:: 抽出テキスト ::
被乾燥物を凍結させ高真空下で昇華によつて水
分を蒸発させる凍結乾燥法は、製品品質を低下さ
せずに乾燥処理を行なえるが、製造コストが極め
て高いという問題がある。特に食品の凍結乾燥に
おいては被乾燥物によつて凍結乾燥装置の仕様、
運転条件を選定するというよりは、むしろ装置仕
様によつて被乾燥物を選定するか、あるいはその
組成を変更して凍結乾燥を行うことが多かつた。
これは乾燥温度が低ければ昇華蒸気圧が低下し、
乾燥速度が遅くなるために製造コストが上昇する
ことに基くものである。また、工業的な凍結乾燥
においては、同一の乾燥条件を選定したにもかか
わらず、乾燥製品の品質が必ずしも同一にならな
いことも多かつた。これは乾燥室内の棚温を乾燥
温度とみなして、棚温のみを制御し、被乾燥物の
昇華面温度と棚温との差を充分考慮しなかつたこ
とに起因した。すなわち、昇華面温度が被乾燥物
に固有なコラツプス(Collapse)温度以下であれ
ば昇華脱水が起こるが、それを越える温度になつ
た場合には蒸発脱水が起こるために品質の低下が
生ずるものと考えられる。
本発明者らは被乾燥物のコラツプス温度を測定
し、被乾燥物の昇華面温度を該温度を越えずかつ
できるだけ該温度に近い値に制御しつつ凍結乾燥
を実施すれば、品質が良好で製品コストも低減で
きることに注目して鋭意検討した結果本発明を完
成するに到つた。
すなわち、本発明は、被乾燥物を凍結し、次い
で乾燥層内で乾燥する方法において、乾燥槽内の
被乾燥物の昇華面温度を被乾燥物のコラツプス温
度以下でかつ該コラツプス温度に近い温度に保つ
ように、乾燥槽内の圧力を制御して乾燥を実施す
ることを特徴とする凍結乾燥法である。
本発明を更に詳細に説明する。製品品質に対し
て極めて重大な意味を持つコラツプス温度につい
ては、例えばロンドンのアカデミツクプレス社か
ら出版された“Freeze drying and Advanced
Food Technology”の277頁に掲載されたA.P.
Mackenzieの論文に詳細に記載されている。この
コラツプス温度を測定する方法としては、被乾燥
物の薄片を種々の温度下で凍結乾燥を行ない、顕
微鏡観察により変化が認められた温度と温度の間
の値をコラツプス温度とするという、極めて手間
のかかる方法が知られている。

:: データ抜粋 ::

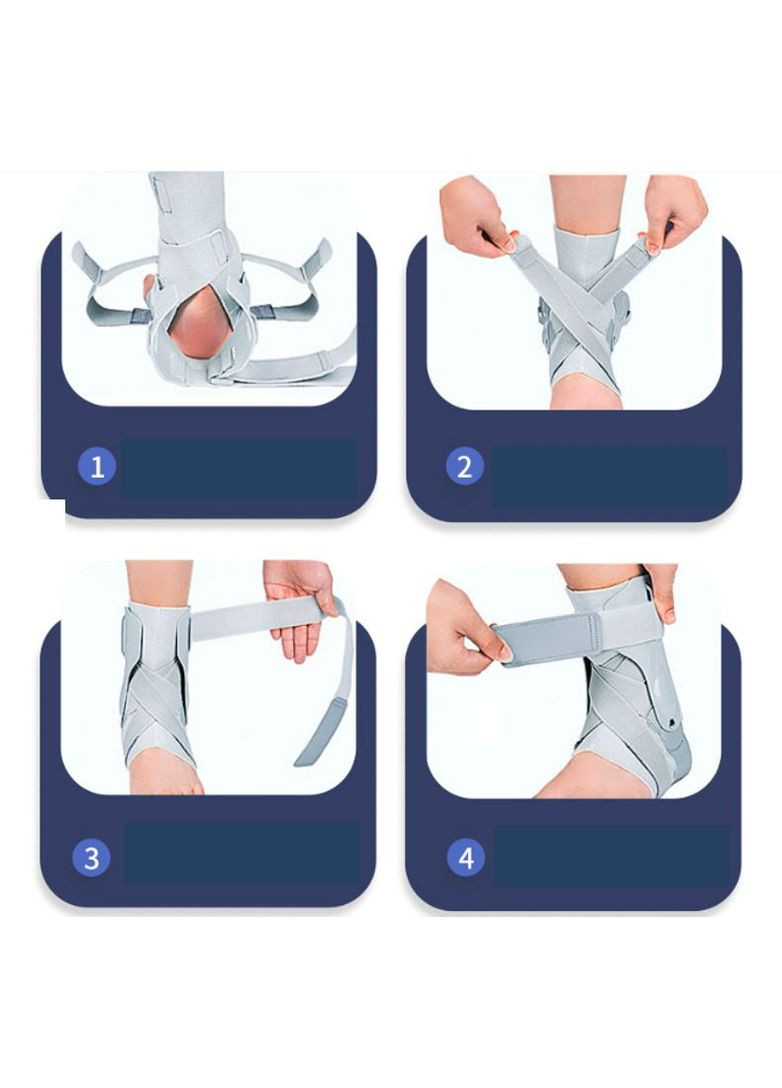 1

2

3

4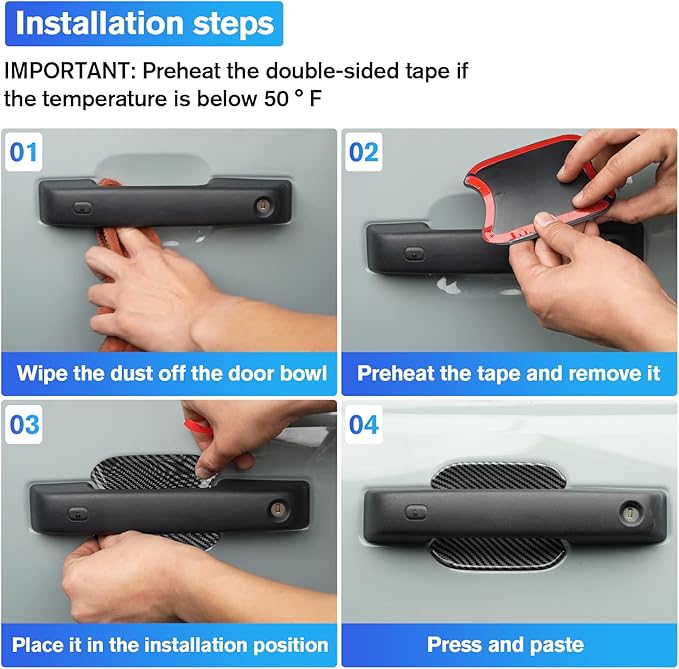 Installation steps

IMPORTANT: Preheat the double-sided tape if the temperature is below 50 ° F

01

Wipe the dust off the door bowl

02

Preheat the tape and remove it

03

Place it in the installation position

04

Press and paste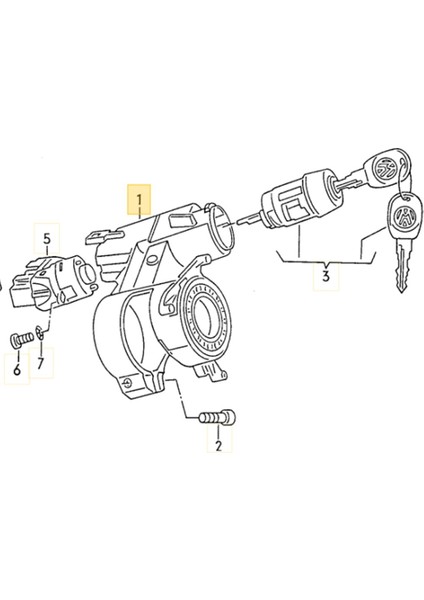 1
5
3
6
7
2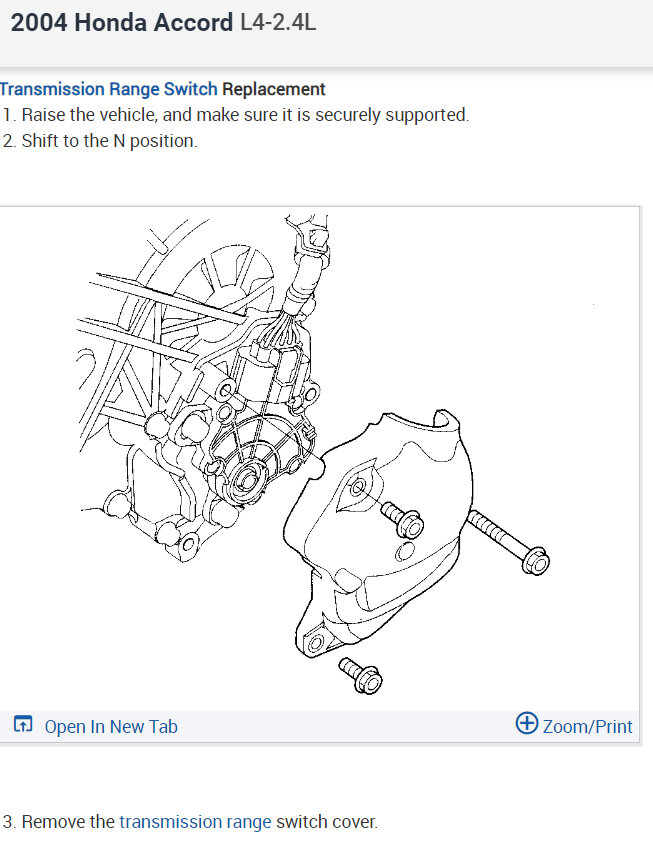 2004 Honda Accord L4-2.4L

Transmission Range Switch Replacement

1. Raise the vehicle, and make sure it is securely supported.
2. Shift to the N position.

Open In New Tab

Zoom/Print

3. Remove the transmission range switch cover.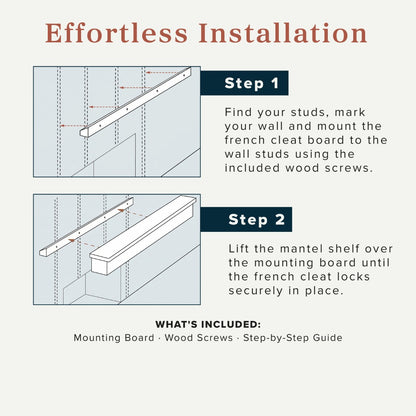 Effortless Installation

Step 1

Find your studs, mark your wall and mount the french cleat board to the wall studs using the included wood screws.

Step 2

Lift the mantel shelf over the mounting board until the french cleat locks securely in place.

WHAT'S INCLUDED:
Mounting Board · Wood Screws · Step-by-Step Guide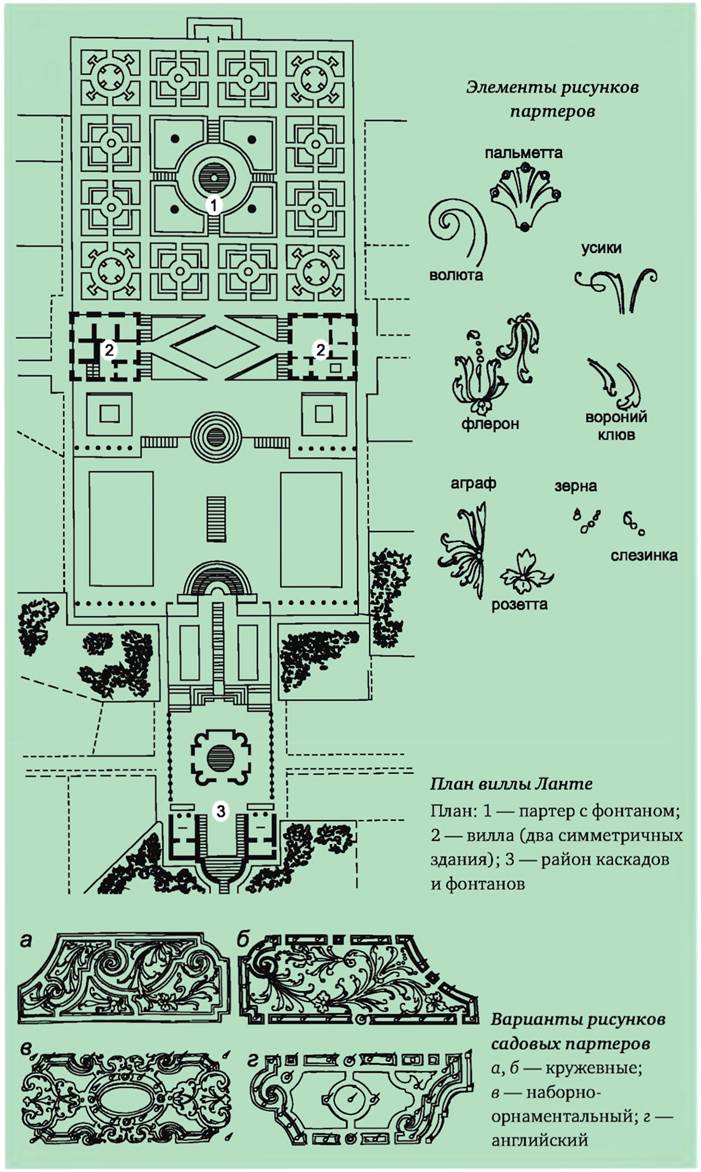 1

2

2

3

Элементы рисунков партеров

пальметта

волюта

усики

флерон

вороний клюв

аграф

зерна

слезинка

розетта

План виллы Ланте

План: 1 — партер с фонтаном; 2 — вилла (два симметричных здания); 3 — район каскадов и фонтанов

а

б

в

г

Варианты рисунков садовых партеров

а, б — кружевные; в — наборно-орнаментальный; г — английский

:: 作業内容 ::
**a.** 凍結乾燥法の文章によると、本発明では昇華面温度を保つために乾燥槽内の何を制御しますか。
**b.** 凍結乾燥法の文章を、最後の文の後から書き継いでください。
エントリは別の出典から集めたものです。

:: 期待される結果 ::
**a.** 乾燥槽内の圧力です。

**b.**
本発明者らは、このコラツプス温度の測定法に
ついても種々検討した結果、簡便な方法により測
定できることを見い出した。すなわち、被乾燥物
のコラツプス温度は、液体窒素中で−100℃以下
に冷却凍結した被乾燥物を2〜6℃/分の速さで
昇温しながらその直流電気伝導度を測定し、その
対数を絶対温度の逆数に対してプロツトして得ら
れる曲線の外挿変曲点の温度として求めることが
できる。第1図を参照してより具体的に述べる
と、この曲線のコラツプス温度以上の温度での回
帰直線σ1と、コラツプス温度以下の温度での回
帰直線σ2を求め、両直線の交点の温度Tがコラ
ツプス温度である。なお、直流電気伝導度は3〜
50V/cmの静電場中での直流電流値より求めた値
である。この新規な測定法は、再現性が良好で、
準備試料も単一片で済み、かつ測定時間も大幅に
短縮することができるので極めて好適な方法であ
る。
本発明は、凍結乾燥において乾燥槽内の圧力を
制御することにより被乾燥物の昇華面温度が1定
に保れつつ昇華乾燥が進行するという発見に基く
ものであるが、何故圧力の制御が昇華面温度を制
御するのかについては、理論的に完全には解明で
きていない。一般に凍結乾燥過程における被乾燥
物への熱の移動は主に輻射及び対流により行われ
ており、熱源からの伝導伝熱、具体的には乾燥槽
内の棚と被乾燥物の接触部分からの伝熱の寄与は
小さいと考えられている。熱源から被乾燥物への
単位時間、単位面積当りの熱の移動量qは、熱源
の温度をθ0、被乾燥物の温度をθ、熱伝達率を
α(p)とすれば、温度差θ0−θが極端に大き
くなく、50〜60℃程度以下であれば下記(1)式が成
立する。
q=α(p)・(θ0−θ) (1)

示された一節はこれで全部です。